BANKRUPTCY PROTECTION FROM FOREIGN CREDITORS

Does bankruptcy protect me against debts from
other countries?
By David Leibowitz, Illinois and Wisconsin Bankruptcy Attorney on Jun 21, 2009 in General Bankruptcy
Information
Clients frequently face debts from countries other than the United States. If you file a bankruptcy case in
the United States, what is the effect on your debts from overseas?
We tell clients not to worry too much about this. First of all, it takes some effort for a foreign creditor to
make its judgment enforceable in the United States. Some states might allow for “domestication” of
judgments easily and others might not.
Nevertheless, a discharge in bankruptcy will wipe out all judgments against you whether they arose here in
the United States or someplace else. This means that judgment creditor may not collect this judgment
against you in the United States after your discharge. If it does, you could sue them for the violation of the
discharge injunction.
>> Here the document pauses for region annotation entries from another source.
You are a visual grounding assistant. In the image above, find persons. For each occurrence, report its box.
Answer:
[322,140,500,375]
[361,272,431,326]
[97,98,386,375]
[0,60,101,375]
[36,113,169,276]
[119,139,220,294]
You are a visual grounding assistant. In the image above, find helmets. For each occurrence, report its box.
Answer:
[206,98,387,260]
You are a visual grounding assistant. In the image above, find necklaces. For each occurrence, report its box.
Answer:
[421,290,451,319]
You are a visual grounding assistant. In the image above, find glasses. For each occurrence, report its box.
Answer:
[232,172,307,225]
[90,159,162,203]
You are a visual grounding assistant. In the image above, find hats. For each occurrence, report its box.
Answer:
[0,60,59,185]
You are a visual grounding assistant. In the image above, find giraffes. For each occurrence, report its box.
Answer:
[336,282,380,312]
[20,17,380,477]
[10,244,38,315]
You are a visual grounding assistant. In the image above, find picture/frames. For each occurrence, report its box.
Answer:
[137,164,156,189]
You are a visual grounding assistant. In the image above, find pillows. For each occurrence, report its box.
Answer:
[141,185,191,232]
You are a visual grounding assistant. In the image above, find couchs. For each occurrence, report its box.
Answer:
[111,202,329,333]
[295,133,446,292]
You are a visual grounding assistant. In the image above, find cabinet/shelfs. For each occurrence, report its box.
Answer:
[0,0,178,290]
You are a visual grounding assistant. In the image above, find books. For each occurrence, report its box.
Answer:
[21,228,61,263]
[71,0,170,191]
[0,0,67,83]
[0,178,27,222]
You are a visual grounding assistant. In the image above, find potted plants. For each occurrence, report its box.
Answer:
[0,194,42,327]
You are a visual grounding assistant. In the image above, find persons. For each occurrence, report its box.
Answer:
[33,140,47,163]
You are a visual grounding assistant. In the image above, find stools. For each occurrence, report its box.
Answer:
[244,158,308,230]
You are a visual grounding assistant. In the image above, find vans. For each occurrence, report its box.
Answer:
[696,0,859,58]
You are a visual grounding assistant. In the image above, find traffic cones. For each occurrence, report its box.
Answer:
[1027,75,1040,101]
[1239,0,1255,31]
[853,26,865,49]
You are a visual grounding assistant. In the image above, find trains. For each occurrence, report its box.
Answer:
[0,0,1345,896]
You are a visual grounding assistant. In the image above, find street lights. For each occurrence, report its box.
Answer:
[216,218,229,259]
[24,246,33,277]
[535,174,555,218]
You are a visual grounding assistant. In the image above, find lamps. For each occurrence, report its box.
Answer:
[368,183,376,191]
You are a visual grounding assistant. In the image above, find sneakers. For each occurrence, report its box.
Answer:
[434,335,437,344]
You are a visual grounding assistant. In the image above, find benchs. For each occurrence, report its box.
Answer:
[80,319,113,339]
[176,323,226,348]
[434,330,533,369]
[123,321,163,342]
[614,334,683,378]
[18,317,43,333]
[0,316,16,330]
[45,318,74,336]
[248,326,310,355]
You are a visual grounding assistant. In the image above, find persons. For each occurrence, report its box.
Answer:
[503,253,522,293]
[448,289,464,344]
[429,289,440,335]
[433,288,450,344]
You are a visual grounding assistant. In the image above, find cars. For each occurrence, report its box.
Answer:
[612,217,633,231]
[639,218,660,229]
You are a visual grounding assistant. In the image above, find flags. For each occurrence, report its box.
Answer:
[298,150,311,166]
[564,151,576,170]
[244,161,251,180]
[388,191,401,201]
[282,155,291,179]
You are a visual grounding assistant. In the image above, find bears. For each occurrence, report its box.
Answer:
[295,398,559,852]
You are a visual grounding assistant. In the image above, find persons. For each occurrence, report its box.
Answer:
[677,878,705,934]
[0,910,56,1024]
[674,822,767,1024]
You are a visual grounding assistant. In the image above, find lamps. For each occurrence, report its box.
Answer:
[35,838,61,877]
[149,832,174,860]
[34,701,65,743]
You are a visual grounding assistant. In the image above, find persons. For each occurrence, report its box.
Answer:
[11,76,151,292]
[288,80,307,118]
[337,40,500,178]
You may have other remedies too.
This does not mean that you are “home free.” If you were to move back to the country where the judgment
arose, let’s say Scotland for example, your United States bankruptcy discharge would not affect the validity
of the judgment in Scotland. You would have to seek bankruptcy in the foreign country under the foreign
country’s laws in order to protect yourself there. So, more realistically, if you have claims against you in
neighboring countries like Mexico or Canada, you’d have to address your rights under Mexican or Canadian
bankruptcy law if you planned to move back there to protect yourself against claims arising in your home
country.
This leads us to another important point. You need not be a citizen of the United States in order to file a
bankruptcy case in the United States.